TOTAL FEDERAL DEBT (End of year, in billions of dollars)
1999 2000 2004

Relative to Current Levels
President's budget 5,615 5,831 6,776
Current services 5,615 5,615 5,615
Change 0 216 1,161
 
Relative to Current Services
President's budget 5,615 5,831 6,776
Current services 5,615 5,711 5,874
Change 0 120 902

NOTE: The statutory debt limit is $5,950 billion.

Purchase of Equities

As a third element of its framework, the Administration proposes that one-fifth of the general revenues credited to Social Security be used to purchase corporate equities or other private financial instruments. Like the proposed general revenue contributions, this element of the Administration's framework is designed to increase the balances in the Social Security trust funds, but it, too, would have little economic effect.
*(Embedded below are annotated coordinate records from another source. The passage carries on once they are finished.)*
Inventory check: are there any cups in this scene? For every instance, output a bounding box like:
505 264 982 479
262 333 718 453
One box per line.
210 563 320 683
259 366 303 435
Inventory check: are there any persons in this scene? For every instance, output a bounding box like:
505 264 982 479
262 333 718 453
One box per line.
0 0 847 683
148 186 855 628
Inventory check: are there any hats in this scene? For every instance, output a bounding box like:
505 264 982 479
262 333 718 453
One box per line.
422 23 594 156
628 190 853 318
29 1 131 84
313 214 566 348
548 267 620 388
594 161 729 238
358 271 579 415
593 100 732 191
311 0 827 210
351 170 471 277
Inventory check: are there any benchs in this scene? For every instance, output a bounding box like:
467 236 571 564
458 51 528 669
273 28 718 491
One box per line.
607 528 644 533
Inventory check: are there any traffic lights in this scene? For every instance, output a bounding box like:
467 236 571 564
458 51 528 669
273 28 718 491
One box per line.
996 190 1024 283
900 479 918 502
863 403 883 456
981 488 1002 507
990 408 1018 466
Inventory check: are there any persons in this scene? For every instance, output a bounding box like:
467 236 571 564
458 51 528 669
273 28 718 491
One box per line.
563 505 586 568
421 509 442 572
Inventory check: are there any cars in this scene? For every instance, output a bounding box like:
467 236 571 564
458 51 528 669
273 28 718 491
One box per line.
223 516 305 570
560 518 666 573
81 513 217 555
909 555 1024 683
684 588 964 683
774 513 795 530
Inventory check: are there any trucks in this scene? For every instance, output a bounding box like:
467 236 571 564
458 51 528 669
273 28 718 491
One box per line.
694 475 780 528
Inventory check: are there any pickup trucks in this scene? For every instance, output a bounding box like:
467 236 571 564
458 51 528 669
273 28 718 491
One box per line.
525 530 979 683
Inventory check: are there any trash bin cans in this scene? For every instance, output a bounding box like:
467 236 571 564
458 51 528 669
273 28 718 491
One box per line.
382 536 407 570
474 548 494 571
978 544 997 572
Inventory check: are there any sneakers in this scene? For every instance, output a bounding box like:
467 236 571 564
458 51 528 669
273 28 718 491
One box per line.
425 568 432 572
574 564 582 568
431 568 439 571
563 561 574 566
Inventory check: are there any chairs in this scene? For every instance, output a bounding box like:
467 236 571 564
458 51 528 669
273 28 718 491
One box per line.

For each dollar to be invested in equities, the federal government would have to borrow an additional dollar from the public. After the transaction, the private sector would hold fewer equities and more debt, but total national wealth and national saving would not be appreciably affected. Moreover, the technical problems cited by Chairman Greenspan might turn the President's economically neutral proposal into one that could harm the economy.

The CBO staff and I will be happy to provide additional analysis of the Administration's proposal, Mr. Chairman, as more details become available.